▶ _Task details_
Reproduce the listing below verbatim, line for line, with no changes.

▶ _Exercise input_
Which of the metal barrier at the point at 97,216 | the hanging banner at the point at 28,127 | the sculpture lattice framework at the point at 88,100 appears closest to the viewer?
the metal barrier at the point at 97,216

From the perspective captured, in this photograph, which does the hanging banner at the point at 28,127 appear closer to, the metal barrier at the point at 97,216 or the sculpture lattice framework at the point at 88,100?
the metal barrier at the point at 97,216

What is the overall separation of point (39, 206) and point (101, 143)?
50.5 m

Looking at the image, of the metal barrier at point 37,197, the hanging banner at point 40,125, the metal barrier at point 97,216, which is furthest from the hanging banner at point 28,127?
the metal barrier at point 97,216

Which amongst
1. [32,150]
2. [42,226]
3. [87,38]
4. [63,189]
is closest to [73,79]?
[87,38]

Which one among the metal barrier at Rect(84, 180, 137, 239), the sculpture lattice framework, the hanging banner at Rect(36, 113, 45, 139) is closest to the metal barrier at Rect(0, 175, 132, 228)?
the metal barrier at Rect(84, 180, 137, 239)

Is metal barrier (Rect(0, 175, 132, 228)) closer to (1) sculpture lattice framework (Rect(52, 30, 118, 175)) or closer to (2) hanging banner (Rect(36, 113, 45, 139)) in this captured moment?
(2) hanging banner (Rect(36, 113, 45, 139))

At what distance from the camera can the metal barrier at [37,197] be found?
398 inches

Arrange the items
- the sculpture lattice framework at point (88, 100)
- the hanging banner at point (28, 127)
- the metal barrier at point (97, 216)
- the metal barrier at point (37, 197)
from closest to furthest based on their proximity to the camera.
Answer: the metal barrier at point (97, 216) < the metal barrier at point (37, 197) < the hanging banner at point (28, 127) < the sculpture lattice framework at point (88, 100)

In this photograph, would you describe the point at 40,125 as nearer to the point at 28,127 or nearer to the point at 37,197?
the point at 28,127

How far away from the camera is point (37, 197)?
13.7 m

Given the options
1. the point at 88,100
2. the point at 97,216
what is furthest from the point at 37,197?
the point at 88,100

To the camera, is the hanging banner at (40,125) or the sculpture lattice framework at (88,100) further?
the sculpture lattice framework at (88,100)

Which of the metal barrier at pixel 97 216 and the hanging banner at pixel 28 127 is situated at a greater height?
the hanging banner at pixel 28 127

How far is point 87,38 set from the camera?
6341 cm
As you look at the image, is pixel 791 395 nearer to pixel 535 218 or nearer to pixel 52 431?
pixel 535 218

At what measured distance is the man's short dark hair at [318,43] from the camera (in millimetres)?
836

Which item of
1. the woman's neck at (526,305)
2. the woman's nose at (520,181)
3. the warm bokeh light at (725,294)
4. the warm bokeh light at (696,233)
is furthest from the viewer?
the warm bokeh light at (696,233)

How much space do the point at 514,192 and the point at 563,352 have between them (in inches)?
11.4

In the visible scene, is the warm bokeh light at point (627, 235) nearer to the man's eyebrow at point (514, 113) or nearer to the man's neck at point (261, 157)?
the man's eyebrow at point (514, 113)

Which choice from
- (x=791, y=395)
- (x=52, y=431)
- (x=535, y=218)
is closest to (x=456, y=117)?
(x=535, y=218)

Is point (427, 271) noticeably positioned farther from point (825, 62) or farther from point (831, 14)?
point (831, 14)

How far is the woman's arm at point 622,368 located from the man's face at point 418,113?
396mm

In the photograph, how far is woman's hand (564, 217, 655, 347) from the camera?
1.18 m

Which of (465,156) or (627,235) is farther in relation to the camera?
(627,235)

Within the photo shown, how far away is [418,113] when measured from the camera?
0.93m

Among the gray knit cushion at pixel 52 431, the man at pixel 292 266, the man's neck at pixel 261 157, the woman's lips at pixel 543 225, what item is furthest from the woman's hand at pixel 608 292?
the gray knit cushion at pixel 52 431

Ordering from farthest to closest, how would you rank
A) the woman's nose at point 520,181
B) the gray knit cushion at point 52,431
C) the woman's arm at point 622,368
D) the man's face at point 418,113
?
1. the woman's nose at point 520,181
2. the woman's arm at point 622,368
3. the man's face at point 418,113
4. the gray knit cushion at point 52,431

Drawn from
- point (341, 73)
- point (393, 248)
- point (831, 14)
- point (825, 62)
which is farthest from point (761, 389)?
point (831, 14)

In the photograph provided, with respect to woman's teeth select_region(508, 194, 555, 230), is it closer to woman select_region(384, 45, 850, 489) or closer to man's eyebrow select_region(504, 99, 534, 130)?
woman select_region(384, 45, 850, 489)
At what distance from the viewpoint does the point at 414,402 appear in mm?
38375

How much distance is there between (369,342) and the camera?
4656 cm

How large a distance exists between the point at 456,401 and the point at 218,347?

▶ _Result_
Which of the metal barrier at the point at 97,216 | the hanging banner at the point at 28,127 | the sculpture lattice framework at the point at 88,100 appears closest to the viewer?
the metal barrier at the point at 97,216

From the perspective captured, in this photograph, which does the hanging banner at the point at 28,127 appear closer to, the metal barrier at the point at 97,216 or the sculpture lattice framework at the point at 88,100?
the metal barrier at the point at 97,216

What is the overall separation of point (39, 206) and point (101, 143)?
50.5 m

Looking at the image, of the metal barrier at point 37,197, the hanging banner at point 40,125, the metal barrier at point 97,216, which is furthest from the hanging banner at point 28,127?
the metal barrier at point 97,216

Which amongst
1. [32,150]
2. [42,226]
3. [87,38]
4. [63,189]
is closest to [73,79]?
[87,38]

Which one among the metal barrier at Rect(84, 180, 137, 239), the sculpture lattice framework, the hanging banner at Rect(36, 113, 45, 139) is closest to the metal barrier at Rect(0, 175, 132, 228)?
the metal barrier at Rect(84, 180, 137, 239)

Is metal barrier (Rect(0, 175, 132, 228)) closer to (1) sculpture lattice framework (Rect(52, 30, 118, 175)) or closer to (2) hanging banner (Rect(36, 113, 45, 139)) in this captured moment?
(2) hanging banner (Rect(36, 113, 45, 139))

At what distance from the camera can the metal barrier at [37,197] be found?
398 inches

Arrange the items
- the sculpture lattice framework at point (88, 100)
- the hanging banner at point (28, 127)
- the metal barrier at point (97, 216)
- the metal barrier at point (37, 197)
from closest to furthest based on their proximity to the camera.
Answer: the metal barrier at point (97, 216) < the metal barrier at point (37, 197) < the hanging banner at point (28, 127) < the sculpture lattice framework at point (88, 100)

In this photograph, would you describe the point at 40,125 as nearer to the point at 28,127 or nearer to the point at 37,197?
the point at 28,127

How far away from the camera is point (37, 197)?
13.7 m

Given the options
1. the point at 88,100
2. the point at 97,216
what is furthest from the point at 37,197?
the point at 88,100

To the camera, is the hanging banner at (40,125) or the sculpture lattice framework at (88,100) further?
the sculpture lattice framework at (88,100)

Which of the metal barrier at pixel 97 216 and the hanging banner at pixel 28 127 is situated at a greater height?
the hanging banner at pixel 28 127

How far is point 87,38 set from the camera?
6341 cm
As you look at the image, is pixel 791 395 nearer to pixel 535 218 or nearer to pixel 52 431?
pixel 535 218

At what measured distance is the man's short dark hair at [318,43] from the camera (in millimetres)?
836

Which item of
1. the woman's neck at (526,305)
2. the woman's nose at (520,181)
3. the warm bokeh light at (725,294)
4. the warm bokeh light at (696,233)
is furthest from the viewer?
the warm bokeh light at (696,233)

How much space do the point at 514,192 and the point at 563,352 have between them (in inches)?
11.4

In the visible scene, is the warm bokeh light at point (627, 235) nearer to the man's eyebrow at point (514, 113) or nearer to the man's neck at point (261, 157)?
the man's eyebrow at point (514, 113)

Which choice from
- (x=791, y=395)
- (x=52, y=431)
- (x=535, y=218)
is closest to (x=456, y=117)?
(x=535, y=218)

Is point (427, 271) noticeably positioned farther from point (825, 62) or farther from point (831, 14)?
point (831, 14)

How far is the woman's arm at point 622,368 located from the man's face at point 418,113?
396mm

In the photograph, how far is woman's hand (564, 217, 655, 347) from the camera?
1.18 m

Which of (465,156) or (627,235) is farther in relation to the camera?
(627,235)

Within the photo shown, how far away is [418,113] when measured from the camera?
0.93m

Among the gray knit cushion at pixel 52 431, the man at pixel 292 266, the man's neck at pixel 261 157, the woman's lips at pixel 543 225, what item is furthest from the woman's hand at pixel 608 292?
the gray knit cushion at pixel 52 431

Ordering from farthest to closest, how would you rank
A) the woman's nose at point 520,181
B) the gray knit cushion at point 52,431
C) the woman's arm at point 622,368
D) the man's face at point 418,113
?
1. the woman's nose at point 520,181
2. the woman's arm at point 622,368
3. the man's face at point 418,113
4. the gray knit cushion at point 52,431

Drawn from
- point (341, 73)
- point (393, 248)
- point (831, 14)
- point (825, 62)
which is farthest from point (761, 389)?
point (831, 14)

In the photograph provided, with respect to woman's teeth select_region(508, 194, 555, 230), is it closer to woman select_region(384, 45, 850, 489) or closer to man's eyebrow select_region(504, 99, 534, 130)?
woman select_region(384, 45, 850, 489)
At what distance from the viewpoint does the point at 414,402 appear in mm?
38375

How much distance is there between (369,342) and the camera?
4656 cm

How large a distance exists between the point at 456,401 and the point at 218,347?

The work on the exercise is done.